+++ Extrait
Un gâchis

Darmanin ou la persuasion
(Photo AFP)

L’épisode du prélèvement à la source de l’impôt sur le revenu n’aura pas été glorieux pour le gouvernement. On se demande pourquoi le président de la République a déclenché une tempête dans un verre d’eau il y a dix jours environ pour que le Premier ministre annonce finalement le maintien de la collecte à la source.

RIEN N’EMPÊCHAIT les pouvoirs publics, s’ils nourrissaient un doute sur l’efficacité de la méthode, de régler le problème en interne sans le jeter en pâture à l’opinion. Les raisons qui ont poussé Emmanuel Macron à exprimer ses doutes sur l’efficacité de Bercy restent mystérieuses et donnent lieu à des hypothèses multiples. Sans doute a-t-il craint principalement le mécontentement de l’opinion, dont le pouvoir d’achat s’est érodé, face à une ponction des revenus qui, même si elle n’augmente pas l’impôt, serait de toute manière désagréablement perçue. Mais le pire, dans l’affaire, c’est que M. Macron a laissé percer un doute sur la capacité des 40 000 fonctionnaires chargés de conduire la réforme à éviter des « bugs » majeurs et à apaiser les esprits.

Les efforts de Darmanin.
++++++
+++ Lignes de données
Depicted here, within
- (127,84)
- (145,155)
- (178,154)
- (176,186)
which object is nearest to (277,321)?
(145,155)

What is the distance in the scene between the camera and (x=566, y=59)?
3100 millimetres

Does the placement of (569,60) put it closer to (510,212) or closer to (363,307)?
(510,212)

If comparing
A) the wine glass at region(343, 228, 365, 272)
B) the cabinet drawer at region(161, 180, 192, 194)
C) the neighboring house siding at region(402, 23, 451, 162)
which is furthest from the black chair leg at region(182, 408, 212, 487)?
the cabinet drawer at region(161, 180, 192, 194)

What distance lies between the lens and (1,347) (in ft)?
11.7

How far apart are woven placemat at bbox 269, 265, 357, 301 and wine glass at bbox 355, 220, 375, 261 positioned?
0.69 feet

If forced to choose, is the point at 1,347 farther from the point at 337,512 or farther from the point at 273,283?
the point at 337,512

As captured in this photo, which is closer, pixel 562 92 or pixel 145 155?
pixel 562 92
++++++
+++ Lignes de données
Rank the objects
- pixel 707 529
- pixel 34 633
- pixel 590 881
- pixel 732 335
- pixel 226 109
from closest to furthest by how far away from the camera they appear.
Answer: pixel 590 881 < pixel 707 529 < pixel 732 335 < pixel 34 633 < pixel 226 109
++++++
• Énoncé 1: Relevez tous les noms propres de personnes et d'organismes qui figurent dans l'extrait sur le prélèvement à la source.
• Énoncé 2: Rédigez la suite de l'extrait sur le prélèvement à la source, à partir de sa dernière ligne.

• Réponse 1: Darmanin, AFP, Emmanuel Macron, Bercy

• Réponse 2:
Quand le président a exprimé son inquiétude, ses concitoyens ont cru qu’il voulait en finir avec la nouvelle collecte de l’IR, sinon, pensaient-ils, il n’aurait pas mis ses appréhensions sur la place publique. C’est le corollaire de l’autorité : si elle manque d’enthousiasme pour une réforme, la réforme est morte. D’aucuns pouvaient donc penser que le psychodrame de quelque dix jours qui a suivi les questions posées publiquement par le président ne correspondait qu’à une feinte agitation et que le sort du projet était scellé. En tout cas, le ministre de l’Action et des Comptes publics, Gérald Darmanin, a tellement pris au sérieux les états d’âme du président qu’il s’est évertué, avec un acharnement plutôt louable, à lui démontrer que le prélèvement à la source ne poserait aucun problème.

Incroyable pantomime.

M. Macron a-t-il cédé parce que son jeune ministre a été convaincant ? Ou a-t-il compris qu’il allait se livrer à une reculade qui l’eût affaibli bien plus que les difficultés de la mise en route du nouveau système ? S’est-il seulement exprimé avec sincérité ? A-t-il admis que ses inquiétudes ne portaient pas sur la technique, mais sur le risque d’un nouvel accroissement de son impopularité ? Toujours est-il que, au lendemain de cette incroyable pantomime (la remise en cause d’une réforme préparée par François Hollande, reportée d’un an, testée à multiples reprises par les services administratifs et, tout à coup menacée de report ou de suppression à cause d’un caprice présidentiel), on n’a pas l’impression que le chef de l’Etat a maîtrisé cette séquence de bout en bout. Il l’a déclenchée trop vite, sur un coup de tête, semble-t-il, et il n’en a pas cru ses yeux quand il a vu quel chapitre désordonné et alarmant de sa gouvernance il a ouvert.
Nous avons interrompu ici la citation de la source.